Premiado diretor de curtas, o porto-alegrense Lucas Cassales deu um tremendo azar em seu primeiro longa-metragem. Disforia chegou aos cinemas brasileiros em 12 de março, a última data de estreias antes de a pandemia de coronavírus obrigar o fechamento das salas. Nos poucos dias em que foi exibido, o filme atraiu menos de 300 espectadores. Agora que entrou no Amazon Prime Video, surge uma nova chance de ser visto.
Com O Corpo (2015), Cassales recebeu o Kikito de melhor curta-metragem no Festival de Cinema de Gramado, onde sua obra também conquistou o troféu de fotografia (assinada por Arno Schuh) e quatro prêmios da Mostra Gaúcha.

(Dados armazenados)
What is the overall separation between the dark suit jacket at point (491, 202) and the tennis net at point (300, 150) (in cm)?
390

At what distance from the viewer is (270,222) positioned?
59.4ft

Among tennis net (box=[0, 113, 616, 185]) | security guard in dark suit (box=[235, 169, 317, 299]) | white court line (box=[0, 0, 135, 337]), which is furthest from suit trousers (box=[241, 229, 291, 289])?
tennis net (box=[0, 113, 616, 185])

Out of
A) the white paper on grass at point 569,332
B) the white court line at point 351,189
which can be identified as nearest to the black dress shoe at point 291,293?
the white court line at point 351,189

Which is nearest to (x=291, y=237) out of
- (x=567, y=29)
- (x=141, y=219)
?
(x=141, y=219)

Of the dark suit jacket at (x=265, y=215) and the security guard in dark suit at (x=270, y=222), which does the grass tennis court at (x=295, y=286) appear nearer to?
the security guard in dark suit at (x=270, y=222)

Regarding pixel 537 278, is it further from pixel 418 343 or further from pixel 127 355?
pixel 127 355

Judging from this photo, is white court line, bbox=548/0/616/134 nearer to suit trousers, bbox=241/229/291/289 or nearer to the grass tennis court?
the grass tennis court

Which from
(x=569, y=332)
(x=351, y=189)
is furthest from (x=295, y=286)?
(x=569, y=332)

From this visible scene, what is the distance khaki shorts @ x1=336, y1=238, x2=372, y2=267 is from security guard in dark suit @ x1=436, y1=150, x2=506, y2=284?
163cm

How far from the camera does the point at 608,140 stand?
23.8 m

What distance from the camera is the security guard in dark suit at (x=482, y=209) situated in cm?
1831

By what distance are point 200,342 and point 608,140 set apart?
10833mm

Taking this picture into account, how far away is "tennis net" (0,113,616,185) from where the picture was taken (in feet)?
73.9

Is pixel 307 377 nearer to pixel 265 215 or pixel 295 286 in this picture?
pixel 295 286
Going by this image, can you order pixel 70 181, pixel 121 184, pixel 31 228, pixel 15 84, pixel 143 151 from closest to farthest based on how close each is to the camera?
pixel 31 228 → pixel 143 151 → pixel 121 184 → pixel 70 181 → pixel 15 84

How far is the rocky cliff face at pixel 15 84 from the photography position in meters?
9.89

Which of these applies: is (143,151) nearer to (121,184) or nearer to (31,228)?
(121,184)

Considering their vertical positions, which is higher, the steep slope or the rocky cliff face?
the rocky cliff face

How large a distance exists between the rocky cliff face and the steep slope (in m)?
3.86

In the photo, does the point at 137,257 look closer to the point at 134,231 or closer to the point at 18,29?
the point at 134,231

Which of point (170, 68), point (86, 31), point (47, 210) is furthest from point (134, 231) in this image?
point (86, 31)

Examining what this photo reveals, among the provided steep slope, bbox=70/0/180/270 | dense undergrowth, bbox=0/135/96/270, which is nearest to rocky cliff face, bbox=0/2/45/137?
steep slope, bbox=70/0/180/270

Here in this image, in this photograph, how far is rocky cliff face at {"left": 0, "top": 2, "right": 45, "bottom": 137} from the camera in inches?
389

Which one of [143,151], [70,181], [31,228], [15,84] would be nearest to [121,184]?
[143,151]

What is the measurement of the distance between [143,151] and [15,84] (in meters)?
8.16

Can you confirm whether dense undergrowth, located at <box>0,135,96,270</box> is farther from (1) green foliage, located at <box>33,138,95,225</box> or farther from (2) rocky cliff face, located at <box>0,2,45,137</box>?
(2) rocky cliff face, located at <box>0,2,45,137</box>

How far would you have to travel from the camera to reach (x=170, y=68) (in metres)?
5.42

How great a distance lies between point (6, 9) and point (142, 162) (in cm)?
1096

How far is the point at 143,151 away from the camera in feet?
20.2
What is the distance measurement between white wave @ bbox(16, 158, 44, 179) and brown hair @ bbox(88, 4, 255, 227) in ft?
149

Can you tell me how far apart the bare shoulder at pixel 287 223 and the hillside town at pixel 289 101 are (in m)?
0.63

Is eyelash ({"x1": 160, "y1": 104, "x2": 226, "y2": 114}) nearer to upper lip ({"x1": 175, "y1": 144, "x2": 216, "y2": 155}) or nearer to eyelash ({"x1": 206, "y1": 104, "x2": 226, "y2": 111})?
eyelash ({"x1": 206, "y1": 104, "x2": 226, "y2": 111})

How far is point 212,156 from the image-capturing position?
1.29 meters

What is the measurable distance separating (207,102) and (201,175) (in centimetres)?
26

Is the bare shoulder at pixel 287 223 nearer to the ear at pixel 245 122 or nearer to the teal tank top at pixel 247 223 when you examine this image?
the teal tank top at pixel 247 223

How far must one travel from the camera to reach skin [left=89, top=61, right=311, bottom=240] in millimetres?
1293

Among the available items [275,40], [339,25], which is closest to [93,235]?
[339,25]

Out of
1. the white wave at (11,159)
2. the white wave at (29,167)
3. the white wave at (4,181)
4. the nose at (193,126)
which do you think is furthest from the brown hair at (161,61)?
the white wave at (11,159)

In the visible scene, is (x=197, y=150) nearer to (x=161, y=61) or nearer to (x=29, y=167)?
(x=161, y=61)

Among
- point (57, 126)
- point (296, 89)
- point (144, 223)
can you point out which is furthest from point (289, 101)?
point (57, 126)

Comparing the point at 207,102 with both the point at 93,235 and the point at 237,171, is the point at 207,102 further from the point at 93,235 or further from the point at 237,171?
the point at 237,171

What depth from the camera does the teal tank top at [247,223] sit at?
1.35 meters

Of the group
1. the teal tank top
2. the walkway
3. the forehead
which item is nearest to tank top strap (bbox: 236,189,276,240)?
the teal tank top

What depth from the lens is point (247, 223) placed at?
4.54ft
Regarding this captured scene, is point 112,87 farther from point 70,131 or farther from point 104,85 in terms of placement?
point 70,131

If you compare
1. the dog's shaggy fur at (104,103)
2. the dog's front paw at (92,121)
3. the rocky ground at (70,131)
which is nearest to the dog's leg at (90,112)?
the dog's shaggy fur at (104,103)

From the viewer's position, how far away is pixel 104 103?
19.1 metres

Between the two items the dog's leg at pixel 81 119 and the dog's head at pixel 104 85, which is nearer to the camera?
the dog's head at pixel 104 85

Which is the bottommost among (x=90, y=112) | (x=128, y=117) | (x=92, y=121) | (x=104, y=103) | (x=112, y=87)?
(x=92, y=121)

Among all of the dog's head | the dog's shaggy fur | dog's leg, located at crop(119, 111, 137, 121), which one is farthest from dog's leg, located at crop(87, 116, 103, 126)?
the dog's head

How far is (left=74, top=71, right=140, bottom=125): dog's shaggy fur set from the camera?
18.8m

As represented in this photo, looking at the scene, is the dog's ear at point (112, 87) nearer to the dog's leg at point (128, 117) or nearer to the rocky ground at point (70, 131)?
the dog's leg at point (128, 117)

*QUESTÕES DE ESTUDO:*
(A) Diga se cada afirmação concorda com o texto sobre Disforia, respondendo sim ou não e citando as palavras decisivas do texto: (i) Disforia estreou nos cinemas brasileiros em 12 de março; (ii) nos dias em que foi exibido, o filme atraiu mais de mil espectadores; (iii) a fotografia de O Corpo foi assinada por Arno Schuh.
(B) Retome o texto sobre Disforia a partir do ponto em que ele para.

*RESPOSTAS POR TAREFA:*
(A)
(i) Sim: "Disforia chegou aos cinemas brasileiros em 12 de março".
(ii) Não: "o filme atraiu menos de 300 espectadores".
(iii) Sim: "troféu de fotografia (assinada por Arno Schuh)".

(B)
Disforia parece uma espécie de progressão – bem que poderia se chamar A Mente. Não apenas porque é um terror psicológico que explora traumas e tormentos, mas também porque, para entender a história, o espectador tem de botar sua cabeça para trabalhar.
Escrito por Cassales e Thiago Duarte, Disforia também guarda semelhanças estéticas com O Corpo. Com o mesmo diretor de fotografia, aposta na luz melancólica das estações frias no Rio Grande do Sul. Lança um olhar para como as crianças percebem o mundo dos adultos e estende os ouvidos para a natureza e o ruído das coisas cotidianas – o som é essencial para estabelecer a atmosfera de estranhamento dos dois filmes. Enquanto o menino de O Corpo acompanha a revelação de rituais que desmascaram seus pais, a menina de Disforia testemunha o conflito do personagem principal com fantasmas que ele próprio pode ter mascarado.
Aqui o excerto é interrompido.